# Page text
★ ★ ★ ★ ★
(Adds CEO comments, context)
By Lawrence White
LONDON, Feb 23 (Reuters) - HSBC plans to nearly
halve its office space globally over the long term as part of a
cost-cutting drive set out on Tuesday, in a further sign the
pandemic could mean permanent changes to working patterns.
HSBC aims to cut its office footprint by 40% over the
long-term, the bank said in an analyst presentation accompanying
its full-year results.
The bank's CEO Noel Quinn said the reduction would come from
axing office buildings as their leases come to an end and would
not include branches or HSBC's headquarters building in London's
Canary Wharf.
Retained buildings will be used more flexibly, Quinn said.
"We are focused on those offices with support functions and
head office activities when we talk about the 40% reduction,"
Quinn said.
"We believe we'll achieve it via a very different style of
working post-COVID with a more hybrid model.
"Take London, for example, we will have the building at
Canary Wharf, this will be the primary office but the nature of
working in the office will change."
★ ★ ★ ★ ★
# What you need to do
(a) Answer each question from the HSBC office-space article:
(i) By what percentage does HSBC aim to cut its office footprint over the long term?
(ii) Apart from branches, which building does Quinn say the reduction will not include?
(iii) What model of working does Quinn expect will help achieve the reduction after COVID?
(b) Extend the news article on HSBC's office cuts past its final sentence, keeping its reporting style.
★ ★ ★ ★ ★
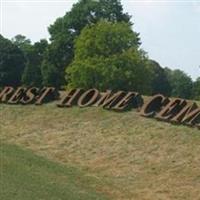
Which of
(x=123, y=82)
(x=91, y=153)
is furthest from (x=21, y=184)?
(x=123, y=82)

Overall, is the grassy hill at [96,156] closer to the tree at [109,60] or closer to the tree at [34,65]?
the tree at [109,60]

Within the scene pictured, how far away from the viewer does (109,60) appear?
4566 centimetres

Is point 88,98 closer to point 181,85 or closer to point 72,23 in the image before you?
point 72,23

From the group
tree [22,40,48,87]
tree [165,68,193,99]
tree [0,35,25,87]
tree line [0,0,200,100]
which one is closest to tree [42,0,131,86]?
tree line [0,0,200,100]

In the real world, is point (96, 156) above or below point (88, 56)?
below

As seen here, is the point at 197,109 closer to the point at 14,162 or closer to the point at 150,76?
the point at 14,162

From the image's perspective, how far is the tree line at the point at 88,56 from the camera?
45.8 m

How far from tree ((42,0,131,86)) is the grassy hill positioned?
99.3 feet

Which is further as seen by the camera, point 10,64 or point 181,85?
point 181,85

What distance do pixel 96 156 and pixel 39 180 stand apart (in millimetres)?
4199

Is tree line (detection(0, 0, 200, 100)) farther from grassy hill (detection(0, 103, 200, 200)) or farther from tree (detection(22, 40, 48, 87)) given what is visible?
grassy hill (detection(0, 103, 200, 200))

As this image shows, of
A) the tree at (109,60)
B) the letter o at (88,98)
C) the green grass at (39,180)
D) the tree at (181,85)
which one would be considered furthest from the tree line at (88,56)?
the green grass at (39,180)

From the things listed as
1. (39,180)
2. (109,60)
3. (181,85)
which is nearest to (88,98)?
(39,180)

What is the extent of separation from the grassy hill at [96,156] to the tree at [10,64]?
4213cm
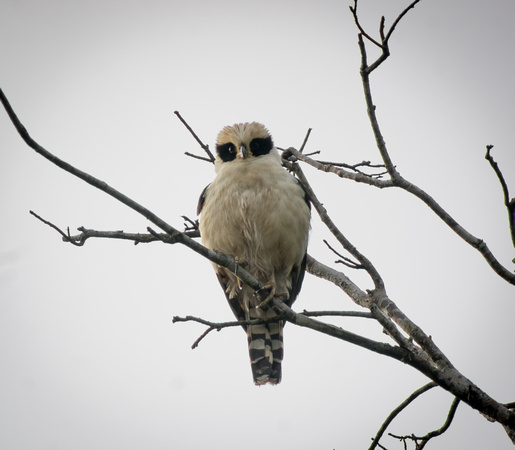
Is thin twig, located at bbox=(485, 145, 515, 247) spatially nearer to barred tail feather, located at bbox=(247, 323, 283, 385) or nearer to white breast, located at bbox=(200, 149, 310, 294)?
white breast, located at bbox=(200, 149, 310, 294)

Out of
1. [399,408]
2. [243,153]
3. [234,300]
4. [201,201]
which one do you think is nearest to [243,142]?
[243,153]

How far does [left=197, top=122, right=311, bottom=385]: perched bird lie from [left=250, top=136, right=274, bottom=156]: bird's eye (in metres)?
0.24

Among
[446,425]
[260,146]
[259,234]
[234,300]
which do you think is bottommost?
[446,425]

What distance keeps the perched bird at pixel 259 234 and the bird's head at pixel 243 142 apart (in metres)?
0.22

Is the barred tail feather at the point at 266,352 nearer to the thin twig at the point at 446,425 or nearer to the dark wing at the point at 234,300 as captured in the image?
the dark wing at the point at 234,300

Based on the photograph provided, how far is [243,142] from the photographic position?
5262 mm

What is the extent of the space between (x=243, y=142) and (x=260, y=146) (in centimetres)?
17

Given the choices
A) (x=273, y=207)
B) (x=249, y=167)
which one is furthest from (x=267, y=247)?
(x=249, y=167)

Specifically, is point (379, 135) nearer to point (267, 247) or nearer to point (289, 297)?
point (267, 247)

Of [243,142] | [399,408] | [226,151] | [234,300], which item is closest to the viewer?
[399,408]

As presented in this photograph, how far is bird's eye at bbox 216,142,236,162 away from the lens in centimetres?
530

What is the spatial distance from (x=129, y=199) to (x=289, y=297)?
2.53 metres

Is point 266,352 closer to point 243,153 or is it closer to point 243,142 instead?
point 243,153

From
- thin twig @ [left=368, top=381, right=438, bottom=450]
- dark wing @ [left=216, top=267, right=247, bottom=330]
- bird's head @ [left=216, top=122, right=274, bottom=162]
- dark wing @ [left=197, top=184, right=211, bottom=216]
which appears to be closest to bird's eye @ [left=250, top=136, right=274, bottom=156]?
bird's head @ [left=216, top=122, right=274, bottom=162]
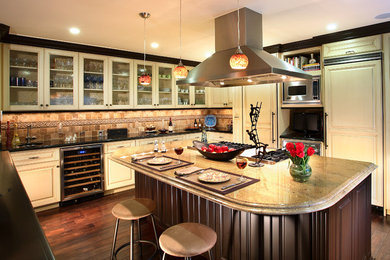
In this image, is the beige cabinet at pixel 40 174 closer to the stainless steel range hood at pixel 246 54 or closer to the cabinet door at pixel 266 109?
the stainless steel range hood at pixel 246 54

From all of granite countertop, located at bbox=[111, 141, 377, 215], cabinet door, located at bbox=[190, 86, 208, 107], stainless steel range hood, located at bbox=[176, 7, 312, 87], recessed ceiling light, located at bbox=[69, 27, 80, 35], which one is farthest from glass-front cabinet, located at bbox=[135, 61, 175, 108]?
granite countertop, located at bbox=[111, 141, 377, 215]

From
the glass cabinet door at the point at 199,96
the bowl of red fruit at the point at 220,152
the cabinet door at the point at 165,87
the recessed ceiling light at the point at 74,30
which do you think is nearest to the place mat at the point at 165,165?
the bowl of red fruit at the point at 220,152

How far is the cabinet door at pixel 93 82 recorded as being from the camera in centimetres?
403

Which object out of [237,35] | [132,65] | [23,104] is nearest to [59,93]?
[23,104]

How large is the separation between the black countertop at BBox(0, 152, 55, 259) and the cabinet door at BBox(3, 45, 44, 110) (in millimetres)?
2958

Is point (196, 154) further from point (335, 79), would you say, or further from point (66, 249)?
point (335, 79)

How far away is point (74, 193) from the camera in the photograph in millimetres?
3682

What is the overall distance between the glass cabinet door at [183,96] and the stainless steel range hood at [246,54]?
247 centimetres

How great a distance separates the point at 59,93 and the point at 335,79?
4.29 m

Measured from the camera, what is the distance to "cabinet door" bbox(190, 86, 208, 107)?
5.59m

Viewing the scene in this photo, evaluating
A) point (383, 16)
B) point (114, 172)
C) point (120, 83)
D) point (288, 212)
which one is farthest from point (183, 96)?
point (288, 212)

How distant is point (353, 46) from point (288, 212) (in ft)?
10.5

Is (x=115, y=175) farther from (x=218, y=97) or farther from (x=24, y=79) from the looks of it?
(x=218, y=97)

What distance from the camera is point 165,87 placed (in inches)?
202
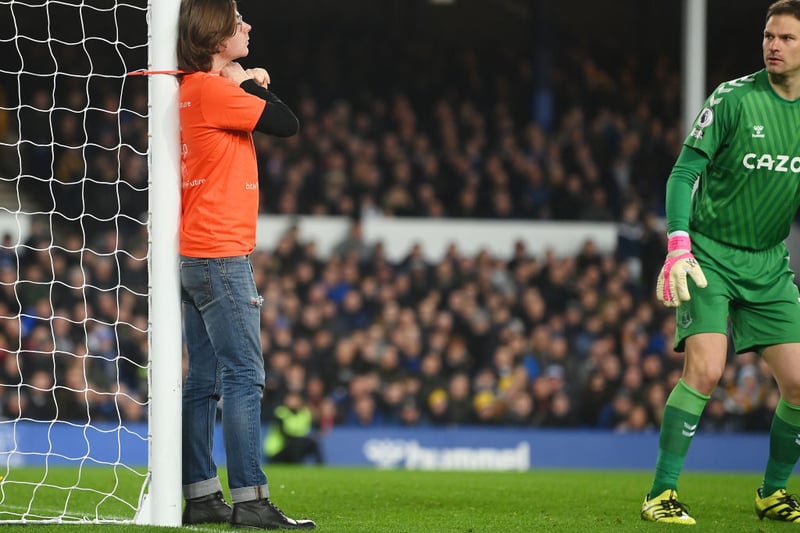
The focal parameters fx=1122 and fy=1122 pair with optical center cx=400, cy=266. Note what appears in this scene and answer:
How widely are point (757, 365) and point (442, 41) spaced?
405 inches

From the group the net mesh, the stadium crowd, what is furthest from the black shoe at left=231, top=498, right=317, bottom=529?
the stadium crowd

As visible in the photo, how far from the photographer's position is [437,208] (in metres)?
16.2

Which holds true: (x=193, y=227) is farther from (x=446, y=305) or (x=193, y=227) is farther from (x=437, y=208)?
(x=437, y=208)

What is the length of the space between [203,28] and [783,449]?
10.5 feet

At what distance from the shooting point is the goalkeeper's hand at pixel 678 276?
4.70 m

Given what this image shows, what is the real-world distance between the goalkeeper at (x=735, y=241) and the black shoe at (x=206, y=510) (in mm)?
1821

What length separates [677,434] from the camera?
16.0 ft

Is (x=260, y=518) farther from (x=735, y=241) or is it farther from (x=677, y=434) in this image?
(x=735, y=241)

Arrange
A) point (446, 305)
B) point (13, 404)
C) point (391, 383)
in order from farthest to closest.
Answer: point (446, 305) → point (391, 383) → point (13, 404)

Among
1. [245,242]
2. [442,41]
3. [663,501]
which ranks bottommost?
[663,501]

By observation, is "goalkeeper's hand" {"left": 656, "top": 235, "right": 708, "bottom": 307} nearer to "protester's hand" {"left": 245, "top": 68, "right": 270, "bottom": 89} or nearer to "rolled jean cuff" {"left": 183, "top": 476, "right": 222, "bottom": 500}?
"protester's hand" {"left": 245, "top": 68, "right": 270, "bottom": 89}

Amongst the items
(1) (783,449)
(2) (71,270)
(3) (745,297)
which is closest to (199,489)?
(3) (745,297)

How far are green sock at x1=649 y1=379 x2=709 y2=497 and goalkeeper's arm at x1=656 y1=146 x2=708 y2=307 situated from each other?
43 centimetres

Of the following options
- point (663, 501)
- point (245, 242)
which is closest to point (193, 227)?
point (245, 242)
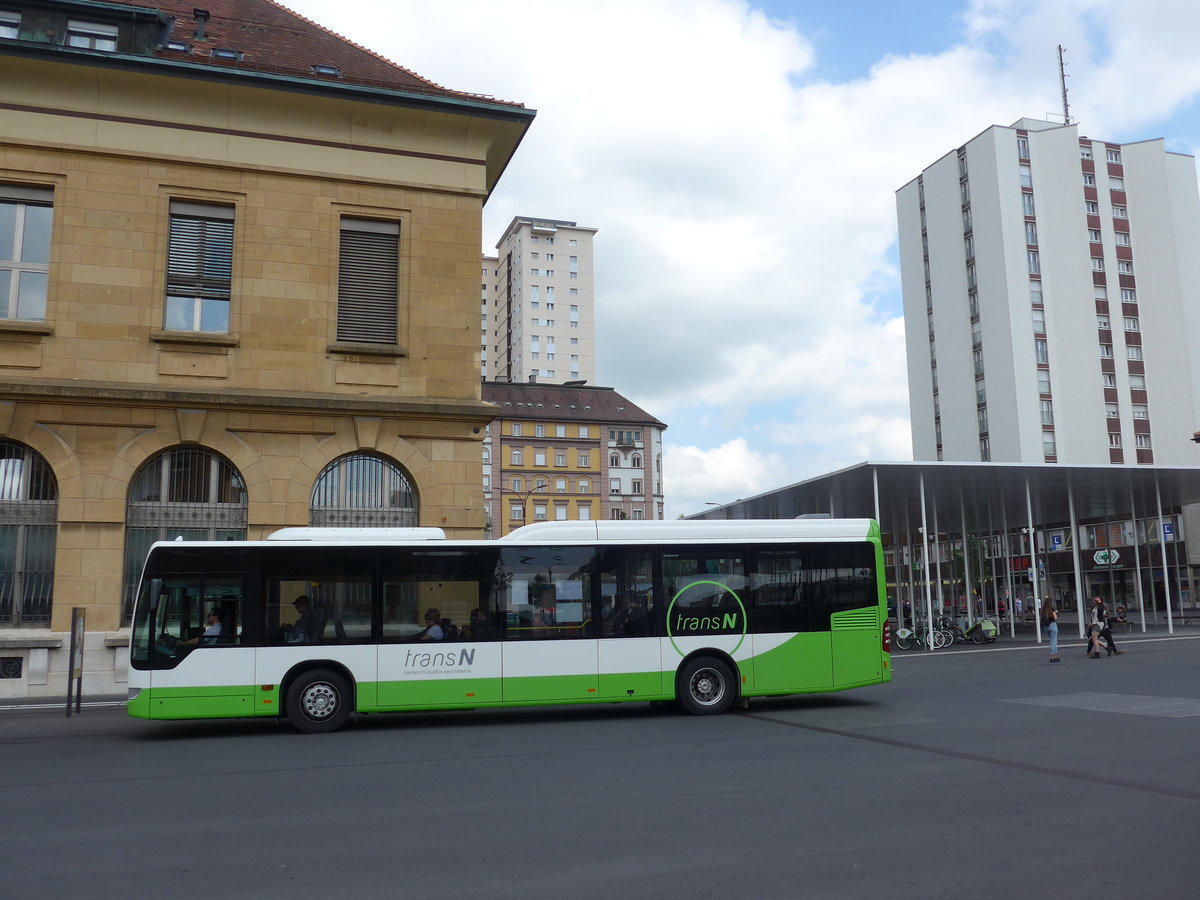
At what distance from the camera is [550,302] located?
11975cm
★ ★ ★ ★ ★
# Responses by task
(a)
(i) 40%
(ii) HSBC's headquarters building in London's Canary Wharf
(iii) A more hybrid model

(b)
The UK government said on Monday that home working should
continue until further notice as it plotted a gradual easing of
the country's lockdown, meaning company offices will remain
largely empty for months.
Several banks have said they will adopt more hybrid working
after most of their staff switched to working from home in the
pandemic, but few have spelled out a specific target for
reducing space.
HSBC's Asia-focused rival Standard Chartered moved
to permanent flexible working in November, later signing an
agreement with flexible workspace provider IWG.
Executives at some banks including Barclays and
JPMorgan have cooled on the idea of widescale remote
working, arguing over the longer term it is taking a toll on
staff wellbeing and proving less effective.
HSBC unveiled a revised strategy focused mainly on wealth
management in Asia after the pandemic saw its annual profits
drop sharply.
(Reporting by Lawrence White; writing by Iain Withers; editing
by Rachel Armstrong and Jason Neely)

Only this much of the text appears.